Dr Raghuram Rajan's selection as the new RBI governor seems to have won the all round approval of economists, industry and policy makers alike. As we wrote earlier, Dr Subbarao's successor in the RBI will have big shoes to fill. Dr Rajan has a reputation of being very critical of the US Fed's money printing policies. It remains to be seen if the new RBI governor manages to balance inflation and growth while stemming the incessant decline in the rupee.
Trouble for global oil majors
Meanwhile...an article in the Economist suggests that the oil super majors are likely to face a crisis like situation very soon. The key commodity that they deal in - oil seems to be witnessing a categorical shift in the demand patterns. Remember the peak oil theory Well if you do, maybe it is time to unlearn. It is no more about the scenario when oil supply will peak and then taper off thus sending the prices sky high. Now, it is the demand for oil that some experts believe will peak. Shocking though it sounds, the reasons are quite convincing.
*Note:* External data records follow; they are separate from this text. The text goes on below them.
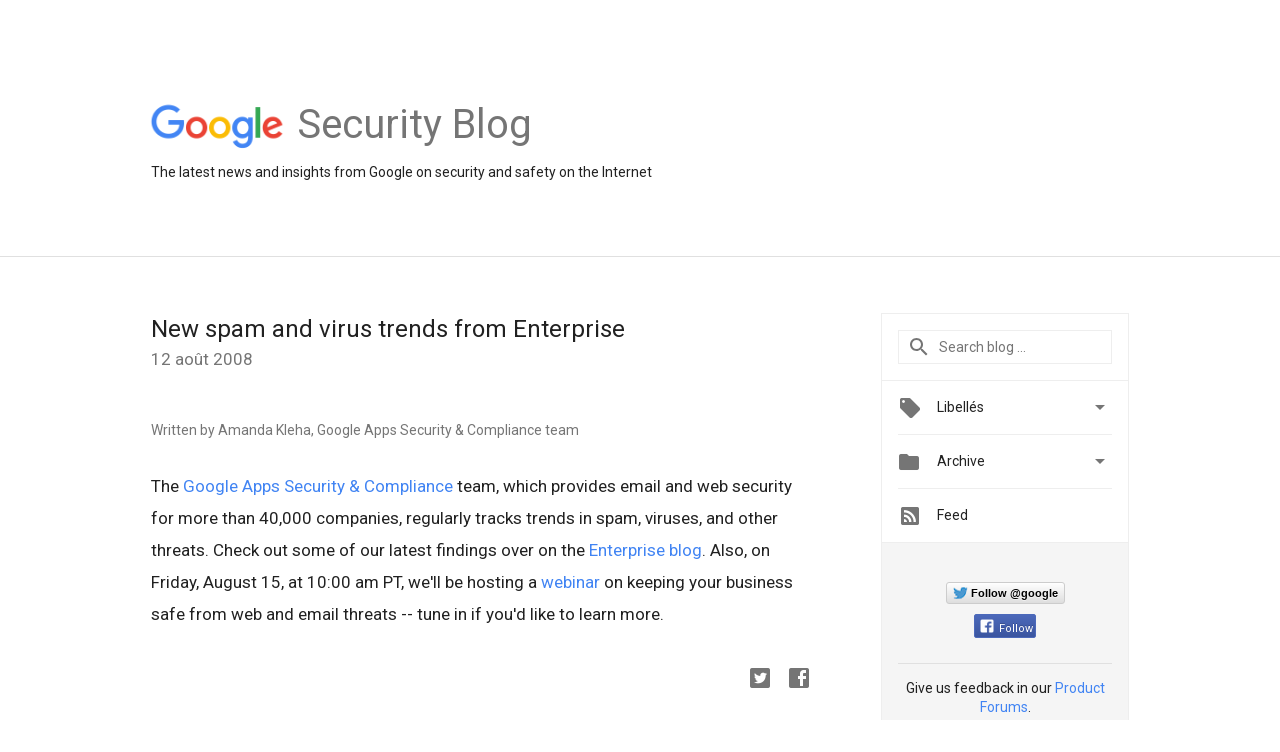

--- FILE ---
content_type: text/html; charset=utf-8
request_url: https://accounts.google.com/o/oauth2/postmessageRelay?parent=https%3A%2F%2Fsecurity.googleblog.com&jsh=m%3B%2F_%2Fscs%2Fabc-static%2F_%2Fjs%2Fk%3Dgapi.lb.en.2kN9-TZiXrM.O%2Fd%3D1%2Frs%3DAHpOoo_B4hu0FeWRuWHfxnZ3V0WubwN7Qw%2Fm%3D__features__
body_size: 162
content:
<!DOCTYPE html><html><head><title></title><meta http-equiv="content-type" content="text/html; charset=utf-8"><meta http-equiv="X-UA-Compatible" content="IE=edge"><meta name="viewport" content="width=device-width, initial-scale=1, minimum-scale=1, maximum-scale=1, user-scalable=0"><script src='https://ssl.gstatic.com/accounts/o/2580342461-postmessagerelay.js' nonce="1dAGHSCeF2sqDrMz0ChvDA"></script></head><body><script type="text/javascript" src="https://apis.google.com/js/rpc:shindig_random.js?onload=init" nonce="1dAGHSCeF2sqDrMz0ChvDA"></script></body></html>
The key among these are technological revolution, shale gas discoveries, better engine designs and stricter environmental norms. To extend this logic, the threat to oil demand seems more serious in the rich world.
This means that oil super majors like Exxon Mobil, BP, Chevron, and Royal Dutch Shell may not enjoy the glory they have seen in the past during major global economic expansion. The power seems to be slipping from their hands to the countries that are naturally rich in oil reserves. Currently, over 90% of oil reserves are under the control of national oil companies (NOCs that are often owned to some extent by the respective governments) as compared to 1950s when around 85% of the reserves were with oil supermajors. Now the NOCs seem to be getting over initial hurdles regarding technological knowhow for oil production and marketing through experience. On the other hand, with increasing cost of oil production, global slowdown and geo political complexities, the oil supermajors are on a weak footing. What is worse for them is that they seem to be losing to smaller, independent and more agile oil firms. The relatively higher risks and higher costs of capital that super major oil firms face as compared to NOCs (with government backing) are further hampering the former's ability to explore fresh opportunities. They already seem to have made poor choices by not gauging the shale gas potential in time and investing in the wrong areas.
So is there still a chance for oil supermajors to come back? Perhaps trimming down or technological breakthrough could pull them out of this slowdown. Or maybe it is time for them to give up on oil and try their luck with other sources. While this is easier said than done, they need to act different to relive their past glory.